We are not bidden to cast all our care on God, as though God wished us to have stony hearts, and to be void of all feeling, but in case fear or too much anxiety should drive us to impatience. In like manner, the knowledge of divine providence does not free men from every care, so that they can indulge themselves carelessly, for it ought not to encourage the laziness of the flesh, but to give rest to faith.
Read or sing Hymn 277 “Christ the Lord is Risen Today” Prayer: Give thanks that the LORD calls us to cast our cares on Him because as our loving Father He does not want us to lead lives filled with anxiety but lives filled with peace, love, and deep joy.

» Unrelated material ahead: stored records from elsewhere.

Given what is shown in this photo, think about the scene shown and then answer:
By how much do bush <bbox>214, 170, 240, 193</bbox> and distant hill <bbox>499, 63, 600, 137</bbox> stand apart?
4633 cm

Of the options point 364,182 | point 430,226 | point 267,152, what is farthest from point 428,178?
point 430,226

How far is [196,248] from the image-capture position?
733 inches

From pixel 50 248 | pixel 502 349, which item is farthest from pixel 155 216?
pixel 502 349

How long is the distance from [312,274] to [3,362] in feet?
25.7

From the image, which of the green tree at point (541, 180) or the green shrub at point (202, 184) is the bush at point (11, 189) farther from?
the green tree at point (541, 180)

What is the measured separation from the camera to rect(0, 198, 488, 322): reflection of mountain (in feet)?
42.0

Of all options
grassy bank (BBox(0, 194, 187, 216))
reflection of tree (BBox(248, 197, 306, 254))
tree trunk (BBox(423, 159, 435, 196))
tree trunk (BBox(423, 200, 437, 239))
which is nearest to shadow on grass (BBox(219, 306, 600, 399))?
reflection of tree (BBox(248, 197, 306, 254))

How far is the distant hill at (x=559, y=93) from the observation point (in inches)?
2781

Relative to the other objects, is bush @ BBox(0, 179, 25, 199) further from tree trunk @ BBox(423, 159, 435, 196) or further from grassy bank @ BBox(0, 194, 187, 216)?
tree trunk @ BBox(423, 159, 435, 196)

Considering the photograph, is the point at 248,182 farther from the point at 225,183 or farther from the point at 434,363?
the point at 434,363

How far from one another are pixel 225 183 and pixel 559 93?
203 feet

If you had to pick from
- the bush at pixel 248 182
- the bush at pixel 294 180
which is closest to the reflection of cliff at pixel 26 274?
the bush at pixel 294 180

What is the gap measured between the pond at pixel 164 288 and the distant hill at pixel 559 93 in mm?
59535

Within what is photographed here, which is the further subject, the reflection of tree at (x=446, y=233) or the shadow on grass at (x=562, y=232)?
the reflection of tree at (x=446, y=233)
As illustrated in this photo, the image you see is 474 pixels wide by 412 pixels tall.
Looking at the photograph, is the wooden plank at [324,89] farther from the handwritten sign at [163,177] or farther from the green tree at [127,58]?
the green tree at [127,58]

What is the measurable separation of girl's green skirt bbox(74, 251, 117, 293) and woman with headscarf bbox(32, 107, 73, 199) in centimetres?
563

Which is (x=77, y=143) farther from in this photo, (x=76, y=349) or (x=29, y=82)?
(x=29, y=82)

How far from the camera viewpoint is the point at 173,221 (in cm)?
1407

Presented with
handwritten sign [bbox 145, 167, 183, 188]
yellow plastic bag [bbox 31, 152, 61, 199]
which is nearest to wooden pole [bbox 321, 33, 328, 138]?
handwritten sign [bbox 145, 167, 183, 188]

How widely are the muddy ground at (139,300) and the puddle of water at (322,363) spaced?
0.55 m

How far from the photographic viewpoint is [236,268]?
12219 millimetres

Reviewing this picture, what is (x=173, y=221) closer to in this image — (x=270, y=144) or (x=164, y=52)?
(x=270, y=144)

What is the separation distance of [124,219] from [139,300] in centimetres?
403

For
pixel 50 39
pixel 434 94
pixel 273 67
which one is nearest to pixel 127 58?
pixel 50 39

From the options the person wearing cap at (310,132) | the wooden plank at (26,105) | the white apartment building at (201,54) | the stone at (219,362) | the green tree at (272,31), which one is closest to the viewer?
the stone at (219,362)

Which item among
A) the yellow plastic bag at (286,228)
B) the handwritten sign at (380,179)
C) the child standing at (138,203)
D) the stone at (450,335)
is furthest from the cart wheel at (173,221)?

Saturday (3/31) Read and discuss 1 Corinthians 15:12-28. Roy Ciampa and Brian Rosner write:
Having delineated the consequences which would follow if there were no resurrection of the dead (as some Corinthians had affirmed), Paul now moves from that negative argumentation to a positive exposition of the meaning and significance of the fact that Christ has indeed been raised from the dead. As Wright points out, this passage “takes the form of a small apocalyptic account of the coming of God’s kingdom, establishing God’s rule over the world and defeating all the enemies of his kingdom, much as Daniel 7, itself drawing on the creation account in Genesis, in which the human race was set in authority over the beasts, envisages YHWH’s kingdom as a new creation.” Paul’s discussion reflects a contrasting typology in which Christ, the ideal human and final representative of the human race, reverses the corruption introduced by the first human and original representative of the human race and restores things to the way they were originally intended, with God’s dominion perfectly expressed in the restored creation such that he is perfectly glorified as the one who is “all in all.”
Prayer: Please lift up tomorrow’s morning and evening worship services.